That prospect of protracted litigation will have a chilling effect on voters, analysts predict.

Some say that the Justice Department might respond by increasing its use of the little-known “bail-in” provision of the Voting Rights Act noted in the Court’s dissent. That provision, Section 3, allows the government to go to court to ask that a new state or local government be put under Section 5 because of its more recent history in dealing with minority voters.  Two states have been brought under Section 5 that way — Arkansas and New Mexico — along with several county governments, including Los Angeles County in California.

For now, though, the deterrent effect preclearance had on freewheeling legislators, noted by U.S. District Judge John D. Bates in the South Carolina v. Holder case, will be gone.

Texas wasted no time announcing that its previously tamed voter ID proposal will now become law as originally drafted, in full restrictive form.

And Republican legislators here appear poised to follow.

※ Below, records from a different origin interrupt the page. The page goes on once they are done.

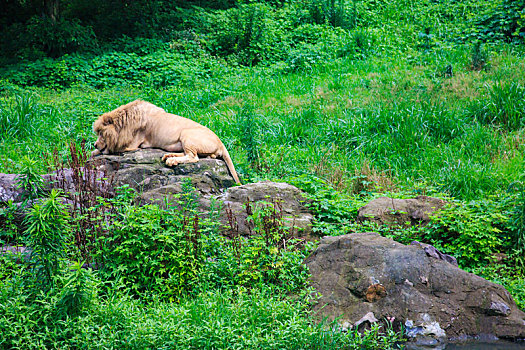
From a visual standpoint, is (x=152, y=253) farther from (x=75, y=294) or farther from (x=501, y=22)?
(x=501, y=22)

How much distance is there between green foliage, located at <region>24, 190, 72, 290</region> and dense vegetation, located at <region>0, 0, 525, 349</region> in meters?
0.02

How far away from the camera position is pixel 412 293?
4977 millimetres

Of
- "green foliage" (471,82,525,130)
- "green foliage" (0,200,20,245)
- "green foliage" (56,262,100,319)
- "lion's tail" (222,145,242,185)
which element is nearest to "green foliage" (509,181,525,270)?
"green foliage" (471,82,525,130)

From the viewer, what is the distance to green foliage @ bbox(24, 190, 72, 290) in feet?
13.8

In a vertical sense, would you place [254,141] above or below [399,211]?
above

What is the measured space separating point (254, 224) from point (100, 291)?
2026 millimetres

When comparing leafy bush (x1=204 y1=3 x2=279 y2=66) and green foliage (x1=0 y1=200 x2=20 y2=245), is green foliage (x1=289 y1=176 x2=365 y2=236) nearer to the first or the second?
green foliage (x1=0 y1=200 x2=20 y2=245)

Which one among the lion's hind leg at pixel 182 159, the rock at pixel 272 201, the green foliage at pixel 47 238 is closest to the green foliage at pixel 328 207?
the rock at pixel 272 201

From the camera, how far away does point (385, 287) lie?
16.5ft

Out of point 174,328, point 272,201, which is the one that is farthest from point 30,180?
point 272,201

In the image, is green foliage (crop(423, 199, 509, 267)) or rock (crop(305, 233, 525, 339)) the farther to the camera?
green foliage (crop(423, 199, 509, 267))

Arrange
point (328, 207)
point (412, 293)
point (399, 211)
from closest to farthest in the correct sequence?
point (412, 293)
point (399, 211)
point (328, 207)

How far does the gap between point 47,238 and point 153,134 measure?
3.68 m

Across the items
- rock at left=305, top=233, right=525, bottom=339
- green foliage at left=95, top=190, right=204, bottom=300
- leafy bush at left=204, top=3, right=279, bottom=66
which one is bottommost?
rock at left=305, top=233, right=525, bottom=339
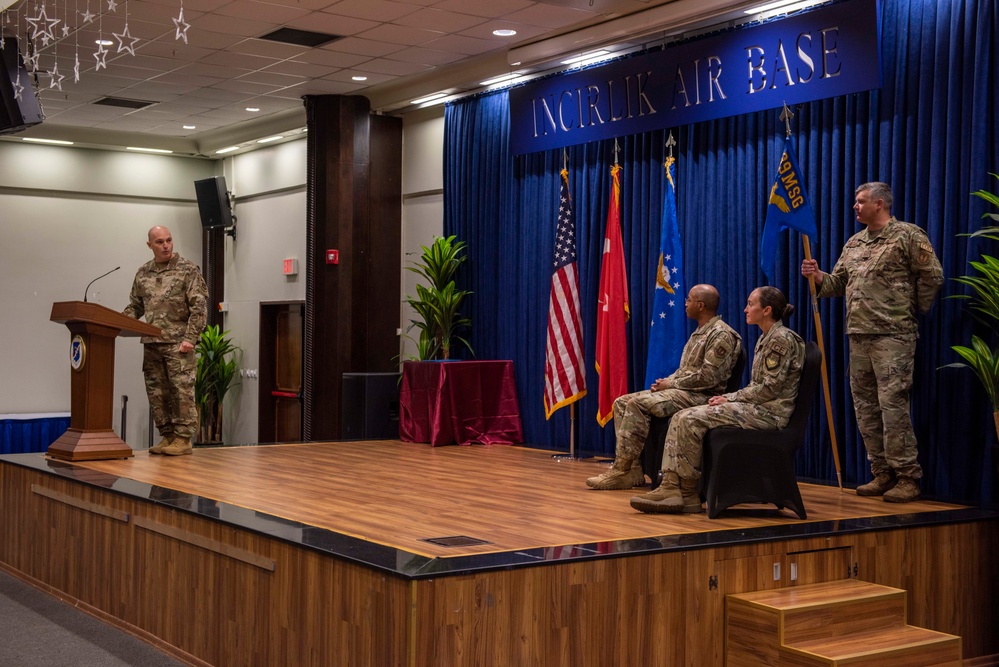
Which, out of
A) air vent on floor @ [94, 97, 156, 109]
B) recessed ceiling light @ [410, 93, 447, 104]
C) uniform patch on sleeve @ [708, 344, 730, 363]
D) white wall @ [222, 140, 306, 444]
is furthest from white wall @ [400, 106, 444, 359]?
uniform patch on sleeve @ [708, 344, 730, 363]

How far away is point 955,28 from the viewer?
6.22 m

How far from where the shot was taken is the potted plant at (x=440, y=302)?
9.80 metres

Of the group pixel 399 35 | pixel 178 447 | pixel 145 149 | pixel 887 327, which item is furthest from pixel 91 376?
pixel 145 149

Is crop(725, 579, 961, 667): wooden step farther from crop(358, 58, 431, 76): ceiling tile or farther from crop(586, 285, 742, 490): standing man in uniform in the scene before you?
crop(358, 58, 431, 76): ceiling tile

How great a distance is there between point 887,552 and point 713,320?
1.63 m

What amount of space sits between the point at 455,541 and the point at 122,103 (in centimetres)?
843

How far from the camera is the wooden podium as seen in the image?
7148mm

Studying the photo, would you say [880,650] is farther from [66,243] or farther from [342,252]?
[66,243]

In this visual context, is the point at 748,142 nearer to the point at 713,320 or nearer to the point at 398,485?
the point at 713,320

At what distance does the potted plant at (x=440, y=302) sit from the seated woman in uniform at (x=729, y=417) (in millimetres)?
4619

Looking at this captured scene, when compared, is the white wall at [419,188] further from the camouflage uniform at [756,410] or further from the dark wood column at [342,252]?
the camouflage uniform at [756,410]

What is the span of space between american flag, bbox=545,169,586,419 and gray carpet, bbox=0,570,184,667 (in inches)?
145

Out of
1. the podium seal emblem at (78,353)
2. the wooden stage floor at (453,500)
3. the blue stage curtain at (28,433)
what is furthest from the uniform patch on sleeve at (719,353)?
the blue stage curtain at (28,433)

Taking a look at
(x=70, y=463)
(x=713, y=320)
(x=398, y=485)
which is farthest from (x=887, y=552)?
(x=70, y=463)
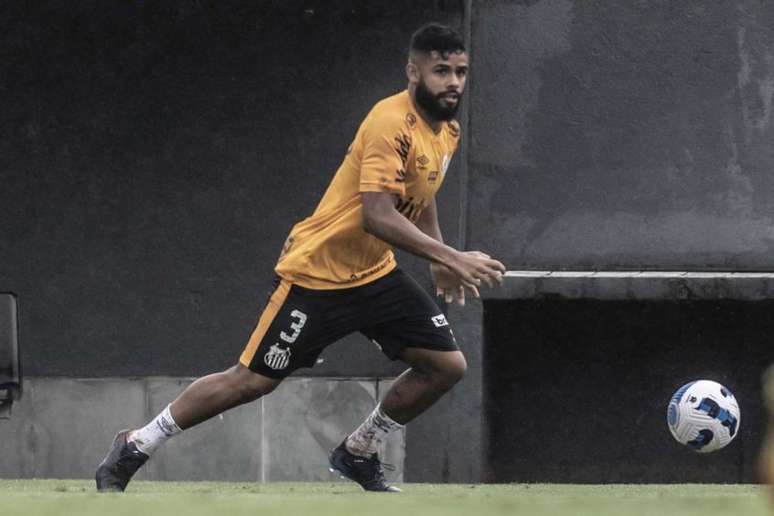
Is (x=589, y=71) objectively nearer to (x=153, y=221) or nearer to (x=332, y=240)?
(x=153, y=221)

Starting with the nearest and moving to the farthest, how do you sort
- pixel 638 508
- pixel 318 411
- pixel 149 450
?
pixel 638 508 → pixel 149 450 → pixel 318 411

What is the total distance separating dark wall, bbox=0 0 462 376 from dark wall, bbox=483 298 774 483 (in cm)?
105

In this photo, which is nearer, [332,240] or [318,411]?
[332,240]

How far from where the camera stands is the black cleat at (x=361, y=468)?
8141 mm

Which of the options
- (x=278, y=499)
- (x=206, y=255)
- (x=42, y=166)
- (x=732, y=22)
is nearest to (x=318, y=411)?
(x=206, y=255)

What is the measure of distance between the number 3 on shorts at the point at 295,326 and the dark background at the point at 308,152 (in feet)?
13.7

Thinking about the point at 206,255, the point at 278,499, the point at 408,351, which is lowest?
the point at 278,499

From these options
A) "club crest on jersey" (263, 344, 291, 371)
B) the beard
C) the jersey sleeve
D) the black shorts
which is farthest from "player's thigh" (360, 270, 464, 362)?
the beard

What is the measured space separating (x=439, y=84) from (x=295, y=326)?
1229 mm

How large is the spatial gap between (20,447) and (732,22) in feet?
18.2

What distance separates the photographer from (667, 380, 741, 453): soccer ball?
26.7 ft

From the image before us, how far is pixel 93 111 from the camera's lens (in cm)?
1189

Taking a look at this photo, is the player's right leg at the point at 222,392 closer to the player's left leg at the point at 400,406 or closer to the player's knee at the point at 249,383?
the player's knee at the point at 249,383

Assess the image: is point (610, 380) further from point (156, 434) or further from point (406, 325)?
point (156, 434)
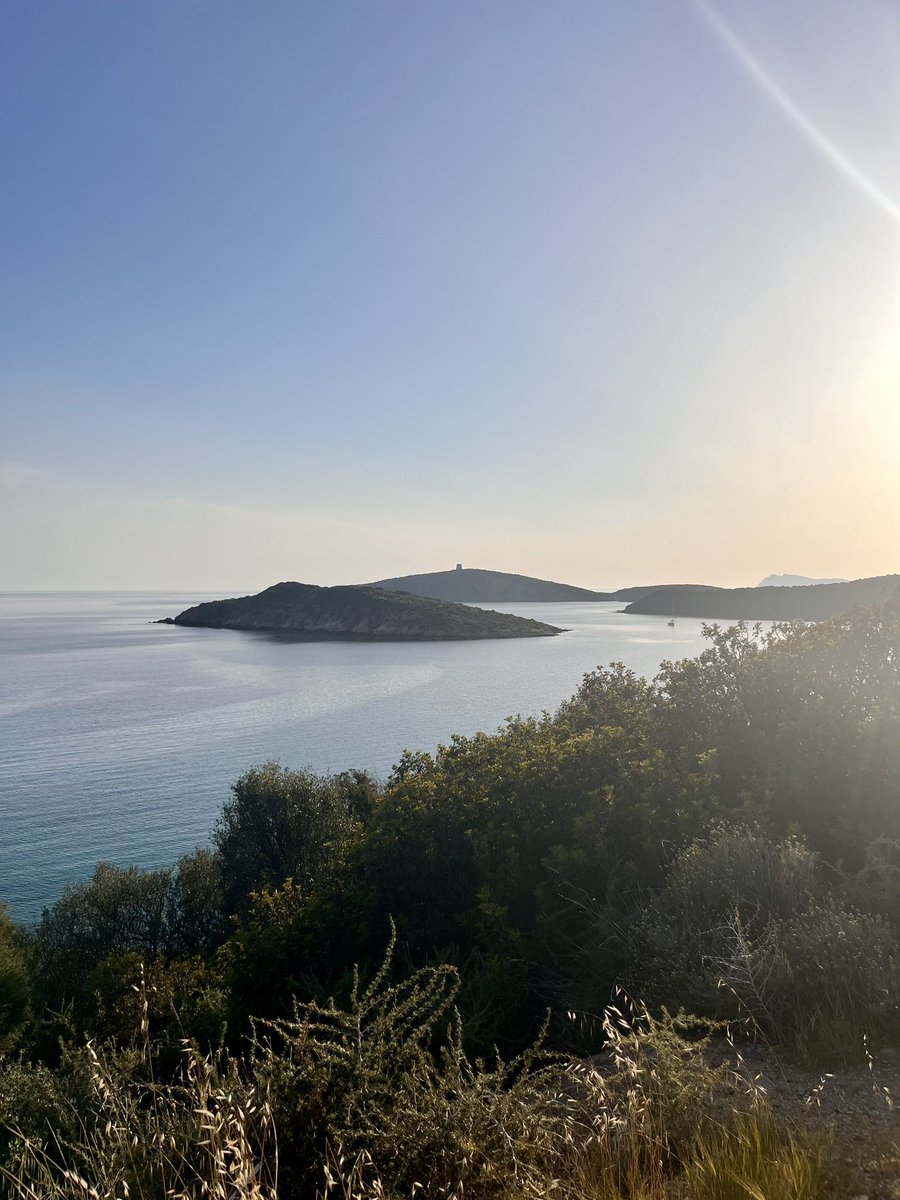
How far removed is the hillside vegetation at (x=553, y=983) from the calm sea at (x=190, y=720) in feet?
49.8

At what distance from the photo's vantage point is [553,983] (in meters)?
7.61

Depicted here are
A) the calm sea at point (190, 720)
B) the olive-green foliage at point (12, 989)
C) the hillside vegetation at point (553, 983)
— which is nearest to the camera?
the hillside vegetation at point (553, 983)

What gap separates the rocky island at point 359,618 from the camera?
154 meters

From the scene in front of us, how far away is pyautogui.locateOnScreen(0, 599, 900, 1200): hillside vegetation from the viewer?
3.46 metres

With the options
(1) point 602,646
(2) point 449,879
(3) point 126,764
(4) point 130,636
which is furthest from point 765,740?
(4) point 130,636

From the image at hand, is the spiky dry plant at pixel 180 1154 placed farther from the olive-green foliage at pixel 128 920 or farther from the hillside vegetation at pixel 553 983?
the olive-green foliage at pixel 128 920

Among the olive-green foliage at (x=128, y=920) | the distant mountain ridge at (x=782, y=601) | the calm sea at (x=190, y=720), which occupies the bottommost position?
the olive-green foliage at (x=128, y=920)

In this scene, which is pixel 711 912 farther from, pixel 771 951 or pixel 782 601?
pixel 782 601

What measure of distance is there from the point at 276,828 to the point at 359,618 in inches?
5526

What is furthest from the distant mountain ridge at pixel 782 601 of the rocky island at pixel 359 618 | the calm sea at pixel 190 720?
the rocky island at pixel 359 618

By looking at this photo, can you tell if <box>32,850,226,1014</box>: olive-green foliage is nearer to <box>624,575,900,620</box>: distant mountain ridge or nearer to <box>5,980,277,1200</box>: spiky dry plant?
<box>5,980,277,1200</box>: spiky dry plant

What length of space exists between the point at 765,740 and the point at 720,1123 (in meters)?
8.32

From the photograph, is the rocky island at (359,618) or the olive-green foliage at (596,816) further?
the rocky island at (359,618)

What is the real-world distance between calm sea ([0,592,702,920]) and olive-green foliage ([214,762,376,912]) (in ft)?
16.4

But state Attorney General Roy Cooper cautioned that now more than ever lawmakers should be diligent in protecting voter’s rights.  “This ruling doesn’t eliminate North Carolina’s obligation to keep elections open and accessible,” he said in an email statement quoted in the Greensboro News and Record. “Now that this important tool used to fight election law discrimination is gone, the legislature must take even more care to resist new laws that make it harder for people to vote.”